We explored a flow-through electrochemical reactor design for high-power-density applications, using pressure-driven mass transport of reactants through bulk porous electrodes to overcome mass-transport limitations and exploit the large internal surface of these electrode materials. The electro-catalytic conversion of CO2 to fuels on porous Cu electrodes was chosen as a test reaction, but the flow-through electrode concept can, in principle, be applied to any other electrochemical transformation for which high power densities are desired. Preferably, the flow-through working electrode has a hierarchical pore morphology: Large pores warrant fast mass transport through the electrode at relatively low pressure differentials across the electrode, and small pores provide the high surface area necessary for achieving high conversion rates for even low reaction probabilities. Unlike flow-by electrolysis setups, the reactant stream is continuously moved through the porous catalyst electrode. Our experiments show that flowing electrolyte solution directly through the electrode increases the CO2 reduction-related current; however, the effect is small in aqueous electrolytes, owing to the dominance of the competing hydrogen evolution reaction.
The CO2 reduction reaction (CO2RR) provides a path forward to a carbon-neutral energy cycle by combining carbon capture with hydrocarbon production, if regenerative power sources such as wind and solar are used (Jhong et al. 2013).
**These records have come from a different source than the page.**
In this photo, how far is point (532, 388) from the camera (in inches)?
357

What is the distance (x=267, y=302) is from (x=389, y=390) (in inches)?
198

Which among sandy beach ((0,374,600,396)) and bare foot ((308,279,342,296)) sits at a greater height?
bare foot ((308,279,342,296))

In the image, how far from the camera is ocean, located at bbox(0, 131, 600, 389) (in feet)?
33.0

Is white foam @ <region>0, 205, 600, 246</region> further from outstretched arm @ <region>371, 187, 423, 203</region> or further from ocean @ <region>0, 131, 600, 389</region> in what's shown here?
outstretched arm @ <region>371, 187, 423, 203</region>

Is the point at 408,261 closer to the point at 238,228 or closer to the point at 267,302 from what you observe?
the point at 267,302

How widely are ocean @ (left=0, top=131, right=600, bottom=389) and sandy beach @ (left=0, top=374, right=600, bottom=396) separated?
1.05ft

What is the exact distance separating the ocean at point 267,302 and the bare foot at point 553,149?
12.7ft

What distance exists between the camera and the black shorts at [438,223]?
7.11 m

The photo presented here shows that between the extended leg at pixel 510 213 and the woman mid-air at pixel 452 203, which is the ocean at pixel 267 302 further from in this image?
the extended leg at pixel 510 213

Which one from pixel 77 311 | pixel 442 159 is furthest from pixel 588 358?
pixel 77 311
One of the main obstacles for deployment of CO2RR technology is the lack of a catalyst that combines long-term stability, high activity (low over-potential) and selectivity (ideally towards desired feedstock chemicals such as ethylene) with fast mass transport for both reactants and products (Kas et al. 2016).
Current technologies to convert CO2/electricity to fuels are energy- and capital-intensive. The largest plants are based on Pt catalyzed water electrolysis to convert renewable electricity into hydrogen, followed by CO2 methanation via the Sabatier reaction or microbial fermentation. While this technology has been efficiently scaled up to industrial-sized plants (e.g., the Audi e-gas plant, with 54% efficiency using a 6 MW electrolyzer), one-step electrochemical conversion of CO2 to high-value chemicals has the potential to significantly reduce capital and process costs.
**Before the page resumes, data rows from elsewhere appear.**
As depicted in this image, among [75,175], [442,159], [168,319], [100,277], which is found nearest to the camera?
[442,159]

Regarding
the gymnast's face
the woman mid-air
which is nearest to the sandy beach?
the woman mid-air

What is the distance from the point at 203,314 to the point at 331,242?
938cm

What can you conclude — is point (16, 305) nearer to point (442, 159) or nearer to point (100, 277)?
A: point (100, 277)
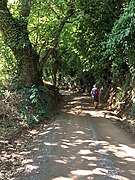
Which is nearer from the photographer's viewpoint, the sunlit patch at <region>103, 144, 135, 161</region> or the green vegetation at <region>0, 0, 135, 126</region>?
the sunlit patch at <region>103, 144, 135, 161</region>

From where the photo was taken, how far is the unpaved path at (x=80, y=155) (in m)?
7.21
To date, copper has emerged as the best CO2RR catalyst for hydrocarbon production (Peterson et al. 2012). However, the efficiency of the direct CO2-to-fuel electrochemical conversion is not only determined by the intrinsic reactivity and selectivity of the catalyst material, but also the number of interactions between the reactant and the catalyst surface. The latter is determined by the electrode shape and morphology and the supply of reactants to the catalytically active surface. Current electrolysis setups typically use a flow-by operation mode with two-dimensional electrodes or surface-roughened electrodes. This has the disadvantage of exploiting only a very limited surface area of the catalyst, thus limiting the current density that can be achieved. The distinctly different length scales of the two different pore feature sizes are seen in the following figure.
The objective of this project was to design a reactor that allows the reactant stream to flow through the catalyst material and to study the effect of reactant flow on catalytic performance. Flow-through mode operation has been studied before, but not in the context of CO2 reduction (Saleh 2004).
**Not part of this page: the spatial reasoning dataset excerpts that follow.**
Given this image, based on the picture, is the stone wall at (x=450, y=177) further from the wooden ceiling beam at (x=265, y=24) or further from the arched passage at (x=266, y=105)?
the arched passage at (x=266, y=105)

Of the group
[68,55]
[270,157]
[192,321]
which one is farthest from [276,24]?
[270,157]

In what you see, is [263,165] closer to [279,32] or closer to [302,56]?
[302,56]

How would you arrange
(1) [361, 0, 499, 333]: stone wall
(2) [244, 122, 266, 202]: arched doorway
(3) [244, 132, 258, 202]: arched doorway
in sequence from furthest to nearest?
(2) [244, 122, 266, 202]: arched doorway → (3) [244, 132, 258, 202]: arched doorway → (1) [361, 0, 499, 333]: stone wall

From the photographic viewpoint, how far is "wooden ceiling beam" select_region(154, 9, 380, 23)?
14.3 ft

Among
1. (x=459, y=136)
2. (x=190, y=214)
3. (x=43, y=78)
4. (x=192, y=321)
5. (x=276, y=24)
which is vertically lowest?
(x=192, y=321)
This project addresses Lawrence Livermore National Laboratory's (LLNL's) energy and resource security research and development challenge by providing a pathway to efficient carbon dioxide capture via oxidative reduction to hydrocarbons using excess energy from regenerative power sources. This work also strengthens the Laboratory’s core competency in advanced materials and manufacturing by adding new material synthesis and characterization capabilities. This was the first project at LLNL on electrocatalytic conversion of CO2 to fuels, which is now a key component of the Laboratory's carbon initiative. It provided the seed for several larger funded projects in this field, including a cooperative research and development project, a project with the Advanced Manufacturing Office, and two LDRD projects.
Our experiments show that flowing electrolyte solution directly through the electrode increases the CO2 reduction-related current; however, the effect is small in aqueous electrolytes, owing to the dominance of the competing hydrogen evolution reaction. This interpretation is confirmed in that the reduction current increases significantly if the reaction is performed in ionic liquids instead of water. Our experiments reveal that, at least for our pore morphology, the beneficial effect of flow on the reduction current is mainly driven by a reduction of the diffusion boundary layer thickness. It is expected that the beneficial effect of flow on the CO2 reduction current becomes even more pronounced if porous electrodes with a higher macropore-related surface area (smaller macropores) are used.
Jhong, H. R., et al. 2013. "Electrochemical Conversion of CO2 to Useful Chemicals: Current Status, Remaining Challenges, and Future Opportunities." Current Opinion in Chemical Engineering 2 (2):191–199. doi: 10.1016/j.coche.2013.03.005.
Kas, R., et al. 2016. "Three-Dimensional Porous Hollow Fibre Copper Electrodes for Efficient and High-Rate Electrochemical Carbon Dioxide Reduction." Nat Commun 7. doi: 10.1038/ncomms10748.
Peterson, A., et al. 2012. "Activity Descriptors for CO2 Electroreduction to Methane on Transition-Metal Catalysts." Journal of Physical Chemistry Letters 3 (2):251–258. doi: 10.1021/jz201461p.
Saleh, M., et al. 2004. "On the Effectiveness Factor of Flow-Through Porous Electrodes." Journal of Physical Chemistry B 108 (35):13419–13426. doi: 10.1021/jp048489w.
Biener, M., et al. 2018. Flow-Through Reactor for Electrocatalytic Reactions. Record of invention IL-13253 filed on April 5, 2018.